QUOTED PASSAGE:
________________________________________

# Threading in North Costa Blanca Area



## angela1 (Nov 21, 2009)

Hi,

Does anyone know of anyone who does eyebrow threading in the North Costa Blanca area and if so how much does it cost?

For anyone that doesn't know, threading is very popular in Asian areas but over the last few years has become popular with lots of people. Harvey Nics do it for almost £20 and I get it done in an Asian beauty salon for £3. It gives a wonderful shape to eyebrows, think Shilpa Shetti!

Thanks
Angela


----------



## djfwells (Sep 28, 2009)

angela1 said:


> Hi,
> 
> Does anyone know of anyone who does eyebrow threading in the North Costa Blanca area and if so how much does it cost?
> 
> ...

________________________________________

DATA EXTRACT:
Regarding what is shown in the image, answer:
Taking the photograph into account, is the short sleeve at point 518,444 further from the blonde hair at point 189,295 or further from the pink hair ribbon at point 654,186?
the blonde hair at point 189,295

________________________________________

SET EXERCISE 1: Quote the part of the forum thread on eyebrow threading that opens with the words containing "For anyone that" and closes with "think Shilpa Shetti!".
SET EXERCISE 2: In the forum thread on eyebrow threading, how much does the Asian beauty salon charge for threading?
The lines above were taken from a different source than the thread.

FINAL RESULT 1:
For anyone that doesn't know, threading is very popular in Asian areas but over the last few years has become popular with lots of people. Harvey Nics do it for almost £20 and I get it done in an Asian beauty salon for £3. It gives a wonderful shape to eyebrows, think Shilpa Shetti!

FINAL RESULT 2: £3